As you'll gather baking for the community is what I want to be doing and I continue to take baby steps towards that goal. In the meantime I'm very lucky, you see I get to fill in time in the home of good bread. When Andrew and Veronica from Bread Matters moved about four miles from my house I was stunned. What crazy world was this where a person I admired for their skill and real commitment to bettering our food system just turns up here? I had long pined after the courses on offer in Melmerby, poring over the course guide each year and imagining being able to afford to go, but never believing I'd actually meet this godfather of real bread. I'm less awed now, less fanboy at a concert more happy citizen of a diverse community that believes in the importance of bread.
I got to know Andrew and Veronica better as we worked with a community group to start a community supported bakery on Whitmuir farm. They were very real and warm. The bakery started and I worked there a few months as lead baker. But I was in the wrong place with the wrong people, and no amount of warm bread vibes could cure that. I mean it when I say make sure your whole group defines community in the same way you do, ditto radical, different and socially inclusive.
I do however spend some of my time volunteering at Bread Matters. I go in on days courses are running, usually in the morning and weigh down ingredients for the budding bakers who will arrive later. The woodfired over is snapping away as it builds heat for the baking and there is an air of quiet busyness and preparation. After weigh downs I often hoover, or peel and chop vegetables and fruit for the midday or evening meals. These jobs are no less to me than baking a loaf. They are not nothing, they are not unimportant. I enjoy cleaning the potatoes, as I scrub and peel I think about the bakers and my wish for them to feel cared for and nourished. When I wipe down oven trays I imagine the next course and want the participants to feel as if this is just for them, clean and new and ready.
I love seeing parts of the courses as they run, the people on the fundamental courses getting their hands into the dough for the first time and feeling it stick and cling, kneading (forever it seems!) and feeling the dough come alive under their hands. My favourite though is the Baking for the Community course which is running this week (tommorow is the last day). There is an energy in the room, none of the people are there to create a purely profit driven business, they believe in something more. It's a pleasure to work there listening and dreaming as loaves are kneaded, baked, discussed and tested. The business side of things investigated and digested over tea and coffees at regular intervals.

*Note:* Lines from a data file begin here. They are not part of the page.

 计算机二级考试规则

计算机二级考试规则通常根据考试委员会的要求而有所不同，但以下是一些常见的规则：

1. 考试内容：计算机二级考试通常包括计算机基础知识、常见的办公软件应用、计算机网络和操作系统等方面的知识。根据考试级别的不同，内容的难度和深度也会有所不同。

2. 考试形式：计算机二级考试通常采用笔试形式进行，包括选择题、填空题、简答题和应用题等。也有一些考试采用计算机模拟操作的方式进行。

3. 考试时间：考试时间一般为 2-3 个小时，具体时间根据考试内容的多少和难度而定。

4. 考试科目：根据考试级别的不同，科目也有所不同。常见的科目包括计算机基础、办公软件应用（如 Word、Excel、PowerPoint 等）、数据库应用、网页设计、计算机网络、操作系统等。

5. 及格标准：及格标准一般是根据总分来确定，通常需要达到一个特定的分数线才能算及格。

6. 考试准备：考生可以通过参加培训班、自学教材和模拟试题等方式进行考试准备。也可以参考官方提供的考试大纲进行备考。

Tommorow is the team bake day. the bakers split into two teams, discuss products and decide on running orders then bake them as though in a commercial bakery situation. I think it is one of the most invaluable experiences on the course, you can tell someone how it feels to have bread overproving and nowhere to bake it, but experiencing an oven jam is more memorable (experiencing it and learning to avoid it and deal with it using timing and temperature) and visceral. It's great to see the comradeship that has built in the last few days coming together and baking. Shared bread, the baking of or the eating of brings a sense of wholeness to a group, it doesn't matter that you are very different people, the bread is there, the bread is real. Chop wood and carry water, listen to the world breathing and make some bread.